Wednesday, January 27, 2010

Heat, by Bill Buford


Heat (Franklin, TK23.2 .T86 B83 2006), Bill Buford’s second wonderful book of insider reportage, describes Buford’s mid-life decision to start taking food very seriously. He begins as a “kitchen slave” at Babbo, a three-star Italian restaurant in New York, and works his way up. Generously, he passes along insider information designed to make me feel knowledgeable: the process of dishing out food, for example, is known as “plating.” Later he becomes apprentice to a butcher in Italy. Buford’s mentors are demanding and eccentric: every kitchen has a “screamer.” The English restaurateur Harvey White, for example, orders customers who request well-done meat to leave his restaurant. When one of his chefs breaks a leg, White is furious, saying: “How dare you?” If you were a … horse, I’d shoot you!”

Bill Buford doesn’t get mad, though, because he has so much respect for the obsessive pride and care everyone takes with their work. He’s desolate after criticism and ecstatic when praised. My reaction is to wonder that anyone ever agrees to work in the uncomfortable conditions necessary for even the least well paid employee of a high-end restaurant—let alone, do it for free, as Buford did. I’m particularly astounded that Buford, previously fiction editor for The New Yorker and founder of Granta magazine, would make such a leap outside his personal box. As a reader, however, I’m very glad that he has.

Heat has a happy ending: Babbo gets to keep its three stars--the reviewer hints that he might even have bestowed a fourth star had the restaurant’s music been better--and Buford becomes such a good cook that Babbo’s owners suggest he might want to open his own restaurant. Buford realizes, though, that he still has much to learn and makes plans to study cookery in France.

Buford’s first book was the wonderful Among the Thugs, published in 1991. The thugs in that book are English soccer hooligans, with whom Buford becomes fascinated after accidentally watching a mob of them destroy a train. His first two books were published fifteen years apart, which means we can expect a third in 2021. His Wikipedia entry suggests he’s now writing about French food, but we may just have to wait to know for sure.

Monday, January 11, 2010

Review: Stiff by Mary Roach

In Stiff, author/journalist Mary Roach investigates and observes some of the many scientific and not-so-scientific ways that donated corpses are put to use. These observations include everything from medical school autopsies and crash impact studies to crucifixion experiments and studies of medicinal cannibalism. One section of the book discusses the relatively new practice of “green” burial that some folks are now pursuing; having your body turned into compost and buried under a sapling.
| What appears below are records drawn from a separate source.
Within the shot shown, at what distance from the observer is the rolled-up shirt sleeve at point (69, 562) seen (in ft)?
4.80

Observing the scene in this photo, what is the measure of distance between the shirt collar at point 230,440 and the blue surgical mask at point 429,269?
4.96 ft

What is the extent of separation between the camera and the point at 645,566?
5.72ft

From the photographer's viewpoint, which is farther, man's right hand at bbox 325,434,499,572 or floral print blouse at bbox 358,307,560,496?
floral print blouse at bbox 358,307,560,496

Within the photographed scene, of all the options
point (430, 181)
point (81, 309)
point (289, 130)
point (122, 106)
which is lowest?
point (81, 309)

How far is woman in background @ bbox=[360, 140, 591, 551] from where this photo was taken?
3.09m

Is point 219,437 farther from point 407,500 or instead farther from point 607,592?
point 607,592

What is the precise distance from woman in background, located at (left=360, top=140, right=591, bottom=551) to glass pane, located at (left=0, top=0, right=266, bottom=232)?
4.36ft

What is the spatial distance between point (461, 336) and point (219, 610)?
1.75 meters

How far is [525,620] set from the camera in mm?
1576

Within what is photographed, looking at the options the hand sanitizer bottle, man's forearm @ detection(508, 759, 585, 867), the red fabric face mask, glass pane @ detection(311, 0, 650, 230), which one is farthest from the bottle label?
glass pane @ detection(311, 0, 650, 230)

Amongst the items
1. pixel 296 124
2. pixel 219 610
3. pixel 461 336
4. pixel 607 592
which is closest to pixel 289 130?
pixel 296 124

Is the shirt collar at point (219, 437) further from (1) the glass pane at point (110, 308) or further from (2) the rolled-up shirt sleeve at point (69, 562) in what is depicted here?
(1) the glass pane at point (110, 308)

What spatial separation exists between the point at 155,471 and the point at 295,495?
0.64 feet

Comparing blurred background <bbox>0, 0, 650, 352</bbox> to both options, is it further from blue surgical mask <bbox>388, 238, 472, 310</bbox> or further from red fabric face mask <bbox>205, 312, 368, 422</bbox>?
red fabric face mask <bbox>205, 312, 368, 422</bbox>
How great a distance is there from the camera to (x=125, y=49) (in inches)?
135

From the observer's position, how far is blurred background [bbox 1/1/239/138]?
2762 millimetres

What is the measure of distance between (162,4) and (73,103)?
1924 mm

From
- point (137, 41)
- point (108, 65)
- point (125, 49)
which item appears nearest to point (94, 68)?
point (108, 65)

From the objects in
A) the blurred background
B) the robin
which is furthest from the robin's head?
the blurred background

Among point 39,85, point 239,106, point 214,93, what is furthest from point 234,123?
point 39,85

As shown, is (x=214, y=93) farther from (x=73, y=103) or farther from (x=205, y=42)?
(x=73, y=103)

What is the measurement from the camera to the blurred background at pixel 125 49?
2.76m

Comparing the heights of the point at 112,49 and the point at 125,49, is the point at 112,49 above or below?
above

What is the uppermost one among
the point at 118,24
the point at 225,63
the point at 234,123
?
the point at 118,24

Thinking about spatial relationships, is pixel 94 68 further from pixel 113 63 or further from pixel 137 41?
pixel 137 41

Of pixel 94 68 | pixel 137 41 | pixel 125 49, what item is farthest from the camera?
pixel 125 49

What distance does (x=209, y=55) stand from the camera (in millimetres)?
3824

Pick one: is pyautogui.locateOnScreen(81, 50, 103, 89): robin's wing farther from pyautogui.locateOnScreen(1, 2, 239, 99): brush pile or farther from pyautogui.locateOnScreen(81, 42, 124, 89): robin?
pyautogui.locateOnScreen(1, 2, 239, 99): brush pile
This book is not an in depth description of how autopsy and other cadaver testing is actually performed. Rather, it is the description of these tests by a person who does not have a medical background. Some of Roach’s other books focus on such topics as sexual science, the evidence for an afterlife and sciences search for extraterrestrial life in space. Clearly, she is fascinated by the mechanics of things that most people would rather not know much about.

Though this book is somewhat a general overview of what it means to have your body donated to science, it is also the author’s personal exploration of possible things to do with her own corpse when the time comes. I enjoy her final thoughts on this subject.